═══ FRAGMENTO DEL TEXTO

Algunos autores están empezando a utilizar un nuevo concepto que define nuestro mundo actual. Dicen que estamos pasando del conocido concepto de la complejidad al de la perplejidad. La complejidad nos aporta la idea de que las cosas son difíciles de resolver, pero finalmente tienen una solución. La perplejidad es un estado de ánimo que implica confusión, dudas sobre lo que se debe hacer o cómo actuar, sensación de que las cosas son irresolubles, lo que conlleva actitudes de indecisión y de vacilación ante la toma de decisiones. Este nuevo entorno, hace que las personas vivan más inseguras y se comporten con más agresividad, a la vez que intentan protegerse; generando, en definitiva, un mayor grado de conflictividad en las relaciones.
Como si fueran cuatro puntos cardinales, existen cuatro factores que alimentan esta sensación de perplejidad.
Los nuevos escenarios geopolíticos, como la actual visión unilateralista de EEUU, que abren paso a la emergencia de potencias como Rusia y China que buscan influir política y económicamente en el resto del mundo. Otras potencias regionales locales que, ante la inacción internacional, buscan acrecentar su poder e influencia aumentando la inestabilidad global. Las profundas discrepancias que están surgiendo en el proyecto de integración europea que tanto éxito ha tenido durante décadas y que están generando una fuerte desafección en algunos países sobre, lo que se llama en Europa, el proyecto común.
La desafección de los ciudadanos hacia la política. Estos cambios geopolíticos tan sustanciales, junto con la aparición de líderes denominados “populistas” centrados en defender visiones proteccionistas de país, no hacen más que acrecentar lo que podríamos denominar “un autoritarismo de estado” que empuja a los ciudadanos hacia una falta de interés y confianza en la vida y las instituciones políticas y consecuentemente en el sistema democrático liberal.
El desplazamiento de la economía global hacia los grandes países emergentes. Como mar de fondo, no debemos perder de vista que hace 25 años el poder de compra de las economías desarrolladas era de un 60% del Producto Interior Bruto (PIB) global respecto a un 40% que representaba la de los países emergentes. Actualmente estos porcentajes se han invertido. Esto se confirma por las previsiones de que hacia el año 2030 China adelantará a EEUU como la mayor economía global y la India lo hará en el año 2050. Lo que significaría volver a acercarnos a cifras similares a las de la primera revolución industrial. Este panorama, junto con la dificultad para superar una crisis económica profunda, afecta a la psicología colectiva, creando una sensación de decadencia y de cierto pesimismo que afecta en mayor o menor medida a la ciudadanía.
El desequilibrio económico creciente. El desarrollo de la globalización hizo pensar que generaría un aumento del comercio internacional y que esta interrelación entre países favorecería el crecimiento global y provocaría una mayor estabilidad y desarrollo de los sistemas políticos democráticos. La realidad es que el resultado de dos décadas de globalización, han generado un aumento de la riqueza de los ciudadanos más ricos de en los países desarrollados y emergentes, y en las clases medias de India y China. Sin embargo, los perdedores han sido los más pobres y las clases medias y bajas de los países desarrollados. Todo ello ha potenciado un aumento de las tendencias defensivas, nacionalistas y proteccionistas.

══════
═══ MATERIAL

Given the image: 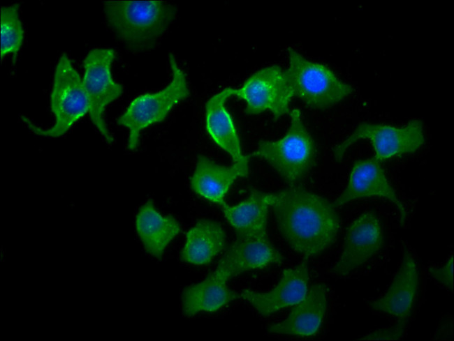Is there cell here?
I'll list each match as a JSON object with an SVG mask.
<instances>
[{
  "mask_svg": "<svg viewBox=\"0 0 454 341\" xmlns=\"http://www.w3.org/2000/svg\"><path fill=\"white\" fill-rule=\"evenodd\" d=\"M270 208L283 238L305 259L328 249L339 233L340 219L333 203L300 186L272 193Z\"/></svg>",
  "mask_w": 454,
  "mask_h": 341,
  "instance_id": "obj_1",
  "label": "cell"
},
{
  "mask_svg": "<svg viewBox=\"0 0 454 341\" xmlns=\"http://www.w3.org/2000/svg\"><path fill=\"white\" fill-rule=\"evenodd\" d=\"M106 20L117 36L133 50L153 47L175 19L177 7L164 1H105Z\"/></svg>",
  "mask_w": 454,
  "mask_h": 341,
  "instance_id": "obj_2",
  "label": "cell"
},
{
  "mask_svg": "<svg viewBox=\"0 0 454 341\" xmlns=\"http://www.w3.org/2000/svg\"><path fill=\"white\" fill-rule=\"evenodd\" d=\"M286 133L277 140H261L250 154L265 160L289 186L297 185L315 165L314 141L302 119L298 109L290 114Z\"/></svg>",
  "mask_w": 454,
  "mask_h": 341,
  "instance_id": "obj_3",
  "label": "cell"
},
{
  "mask_svg": "<svg viewBox=\"0 0 454 341\" xmlns=\"http://www.w3.org/2000/svg\"><path fill=\"white\" fill-rule=\"evenodd\" d=\"M50 105L54 123L48 128L37 126L27 116H20L31 132L50 138L59 137L89 113V101L81 77L66 53L61 54L55 67Z\"/></svg>",
  "mask_w": 454,
  "mask_h": 341,
  "instance_id": "obj_4",
  "label": "cell"
},
{
  "mask_svg": "<svg viewBox=\"0 0 454 341\" xmlns=\"http://www.w3.org/2000/svg\"><path fill=\"white\" fill-rule=\"evenodd\" d=\"M172 79L162 90L136 97L117 118V123L129 130L127 149L135 151L142 130L163 121L172 109L190 96L186 74L173 53L168 54Z\"/></svg>",
  "mask_w": 454,
  "mask_h": 341,
  "instance_id": "obj_5",
  "label": "cell"
},
{
  "mask_svg": "<svg viewBox=\"0 0 454 341\" xmlns=\"http://www.w3.org/2000/svg\"><path fill=\"white\" fill-rule=\"evenodd\" d=\"M288 67L286 75L294 96L314 109L330 108L353 92L324 64L306 59L291 47L287 48Z\"/></svg>",
  "mask_w": 454,
  "mask_h": 341,
  "instance_id": "obj_6",
  "label": "cell"
},
{
  "mask_svg": "<svg viewBox=\"0 0 454 341\" xmlns=\"http://www.w3.org/2000/svg\"><path fill=\"white\" fill-rule=\"evenodd\" d=\"M360 139L370 141L374 157L381 162L413 153L425 143L423 123L420 120H410L402 127L363 122L346 139L333 148L335 160L340 162L349 148Z\"/></svg>",
  "mask_w": 454,
  "mask_h": 341,
  "instance_id": "obj_7",
  "label": "cell"
},
{
  "mask_svg": "<svg viewBox=\"0 0 454 341\" xmlns=\"http://www.w3.org/2000/svg\"><path fill=\"white\" fill-rule=\"evenodd\" d=\"M116 56L111 48H94L83 61L84 74L82 79L89 105L90 119L108 144L114 142L104 119L106 107L120 97L123 86L114 81L111 72Z\"/></svg>",
  "mask_w": 454,
  "mask_h": 341,
  "instance_id": "obj_8",
  "label": "cell"
},
{
  "mask_svg": "<svg viewBox=\"0 0 454 341\" xmlns=\"http://www.w3.org/2000/svg\"><path fill=\"white\" fill-rule=\"evenodd\" d=\"M229 89L232 96L245 101L247 114L255 115L268 110L274 120L288 113L290 102L294 96L285 70L277 65L257 70L241 87Z\"/></svg>",
  "mask_w": 454,
  "mask_h": 341,
  "instance_id": "obj_9",
  "label": "cell"
},
{
  "mask_svg": "<svg viewBox=\"0 0 454 341\" xmlns=\"http://www.w3.org/2000/svg\"><path fill=\"white\" fill-rule=\"evenodd\" d=\"M283 260V255L270 242L268 232L238 235L214 271L228 281L251 270L281 264Z\"/></svg>",
  "mask_w": 454,
  "mask_h": 341,
  "instance_id": "obj_10",
  "label": "cell"
},
{
  "mask_svg": "<svg viewBox=\"0 0 454 341\" xmlns=\"http://www.w3.org/2000/svg\"><path fill=\"white\" fill-rule=\"evenodd\" d=\"M383 243L376 215L372 211L360 215L347 228L342 251L331 272L339 277L349 275L374 256Z\"/></svg>",
  "mask_w": 454,
  "mask_h": 341,
  "instance_id": "obj_11",
  "label": "cell"
},
{
  "mask_svg": "<svg viewBox=\"0 0 454 341\" xmlns=\"http://www.w3.org/2000/svg\"><path fill=\"white\" fill-rule=\"evenodd\" d=\"M372 197L394 204L399 212L401 224H404L407 210L389 183L381 162L375 157L359 159L353 163L347 185L333 205L338 208L356 199Z\"/></svg>",
  "mask_w": 454,
  "mask_h": 341,
  "instance_id": "obj_12",
  "label": "cell"
},
{
  "mask_svg": "<svg viewBox=\"0 0 454 341\" xmlns=\"http://www.w3.org/2000/svg\"><path fill=\"white\" fill-rule=\"evenodd\" d=\"M307 259L295 268L284 269L279 281L271 290L260 292L249 289H243L238 293V299L250 304L263 317L295 305L305 296L309 290Z\"/></svg>",
  "mask_w": 454,
  "mask_h": 341,
  "instance_id": "obj_13",
  "label": "cell"
},
{
  "mask_svg": "<svg viewBox=\"0 0 454 341\" xmlns=\"http://www.w3.org/2000/svg\"><path fill=\"white\" fill-rule=\"evenodd\" d=\"M250 158V154L247 155L232 165L224 166L205 156H198L190 179L191 190L202 198L220 206L225 202V196L234 181L248 175Z\"/></svg>",
  "mask_w": 454,
  "mask_h": 341,
  "instance_id": "obj_14",
  "label": "cell"
},
{
  "mask_svg": "<svg viewBox=\"0 0 454 341\" xmlns=\"http://www.w3.org/2000/svg\"><path fill=\"white\" fill-rule=\"evenodd\" d=\"M418 287V273L412 254L404 250L400 266L386 293L369 302V307L388 314L398 321H407Z\"/></svg>",
  "mask_w": 454,
  "mask_h": 341,
  "instance_id": "obj_15",
  "label": "cell"
},
{
  "mask_svg": "<svg viewBox=\"0 0 454 341\" xmlns=\"http://www.w3.org/2000/svg\"><path fill=\"white\" fill-rule=\"evenodd\" d=\"M327 308V287L323 283L312 285L305 296L295 304L288 317L269 327L276 334L312 336L319 331Z\"/></svg>",
  "mask_w": 454,
  "mask_h": 341,
  "instance_id": "obj_16",
  "label": "cell"
},
{
  "mask_svg": "<svg viewBox=\"0 0 454 341\" xmlns=\"http://www.w3.org/2000/svg\"><path fill=\"white\" fill-rule=\"evenodd\" d=\"M136 230L145 251L161 259L170 243L180 233L181 226L172 215H162L149 199L138 209Z\"/></svg>",
  "mask_w": 454,
  "mask_h": 341,
  "instance_id": "obj_17",
  "label": "cell"
},
{
  "mask_svg": "<svg viewBox=\"0 0 454 341\" xmlns=\"http://www.w3.org/2000/svg\"><path fill=\"white\" fill-rule=\"evenodd\" d=\"M231 96L229 88H226L209 98L205 103V128L213 142L236 162L244 156L234 121L226 107Z\"/></svg>",
  "mask_w": 454,
  "mask_h": 341,
  "instance_id": "obj_18",
  "label": "cell"
},
{
  "mask_svg": "<svg viewBox=\"0 0 454 341\" xmlns=\"http://www.w3.org/2000/svg\"><path fill=\"white\" fill-rule=\"evenodd\" d=\"M225 279L214 271L203 280L186 287L182 294V310L191 317L202 312H217L238 299V293L230 289Z\"/></svg>",
  "mask_w": 454,
  "mask_h": 341,
  "instance_id": "obj_19",
  "label": "cell"
},
{
  "mask_svg": "<svg viewBox=\"0 0 454 341\" xmlns=\"http://www.w3.org/2000/svg\"><path fill=\"white\" fill-rule=\"evenodd\" d=\"M225 242L226 233L220 223L198 220L186 233L180 259L196 266L208 264L223 251Z\"/></svg>",
  "mask_w": 454,
  "mask_h": 341,
  "instance_id": "obj_20",
  "label": "cell"
},
{
  "mask_svg": "<svg viewBox=\"0 0 454 341\" xmlns=\"http://www.w3.org/2000/svg\"><path fill=\"white\" fill-rule=\"evenodd\" d=\"M272 193L251 189L247 199L235 205L226 202L220 205L224 215L236 235L268 232V209Z\"/></svg>",
  "mask_w": 454,
  "mask_h": 341,
  "instance_id": "obj_21",
  "label": "cell"
},
{
  "mask_svg": "<svg viewBox=\"0 0 454 341\" xmlns=\"http://www.w3.org/2000/svg\"><path fill=\"white\" fill-rule=\"evenodd\" d=\"M20 7V4L15 3L1 8V60L10 54L13 66L17 61L24 38V31L19 16Z\"/></svg>",
  "mask_w": 454,
  "mask_h": 341,
  "instance_id": "obj_22",
  "label": "cell"
},
{
  "mask_svg": "<svg viewBox=\"0 0 454 341\" xmlns=\"http://www.w3.org/2000/svg\"><path fill=\"white\" fill-rule=\"evenodd\" d=\"M407 321H398L395 326L388 328L380 329L366 335L360 338L361 340H396L400 339L405 330Z\"/></svg>",
  "mask_w": 454,
  "mask_h": 341,
  "instance_id": "obj_23",
  "label": "cell"
},
{
  "mask_svg": "<svg viewBox=\"0 0 454 341\" xmlns=\"http://www.w3.org/2000/svg\"><path fill=\"white\" fill-rule=\"evenodd\" d=\"M430 275L437 281L453 290V258L451 255L446 262L441 267L430 266L428 268Z\"/></svg>",
  "mask_w": 454,
  "mask_h": 341,
  "instance_id": "obj_24",
  "label": "cell"
}]
</instances>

══════

* [TUS TAREAS]:
(A) Según el texto sobre la perplejidad, ¿hacia qué año está previsto que China adelante a EEUU como la mayor economía global?
(B) Retoma el texto sobre la perplejidad justo después de su última oración.
Este material procede de otra fuente.

* [RESPUESTAS ESPERADAS]:
(A) Hacia el año 2030.

(B)
Paralelamente a estos cuatro factores, y como si de un río de agua subterránea fresca y cristalina se tratara, se encuentra la oportunidad que nos brinda el cambio tecnológico. La actual revolución tecnológica, podría generar cambios tan importantes en nuestra economía, sociedad y vida diaria, cambios de gran magnitud y superiores en velocidad a los que se vivieron en la primera revolución industrial. En esta, los cambios permitieron que la máquina de vapor sustituyese el esfuerzo físico que realizaban las personas o los animales. Mientras que la actual revolución, se apoya en las tecnologías digitales que permiten superar las capacidades intelectuales humanas. El rápido avance de la inteligencia artificial, la robótica o la biotecnología provocará cambios sociales, éticos, culturales e incluso de carácter ontológico que afectaran profundamente al individuo y a su manera de concebir el mundo tal como lo entendemos actualmente.
Es por todo ello que actualmente el individuo se puede encontrar atrapado en una burbuja de perplejidad, donde el acto de la toma de decisiones se perciba inalcanzable. No nos encontramos frente a un problema complejo a resolver, sino que esta situación nos obliga a hacer uso del derecho y del deber que tenemos de pensar. Un derecho que debe ser respetuoso con la dignidad y los derechos de los demás y un deber acorde con el nivel de responsabilidad que debemos asumir como ciudadanos del mundo.
Sin embargo, pensar requiere encontrar los espacios de reflexión necesarios para construir una opinión propia y, en muchos casos, por imposibilidad o por desgana, renunciamos a pensar y cedemos parte de nuestra individualidad en favor de un pensamiento colectivo que va acuñando una opinión generalizada. Opinión, por su parte, que acaba siendo una especie de media aritmética que complace a la mayoría de la población.
El resultado de nuestra reflexión, probablemente no lo encontraremos en la eficiencia de nuestras decisiones, sino en ser conscientes de nuestra capacidad para observar e interrelacionar el enjambre de opiniones e informaciones tan dispares que pueden existir en relación con temas tan diversos y acuciantes como son la paz, la diversidad, la desigualdad y la sostenibilidad.
En definitiva, la clave estará en la habilidad que tengamos cada uno de nosotros para visionar los cambios que nos traerá el actual proceso de transformación que estamos viviendo y en la capacidad para afrontarlo de forma que podamos generar una opinión individual, cercana en algunos casos a la opinión colectiva, pero con una identidad propia. Sólo la suma del pensamiento individual de muchos ciudadanos tendrá la fuerza necesaria para aflorar la creatividad, y de esta forma atisbar nuevos caminos que nos permitan repensar el mundo que hasta ahora conocíamos.
David MARTÍNEZ GARCÍA
Economista
Barcelona (España)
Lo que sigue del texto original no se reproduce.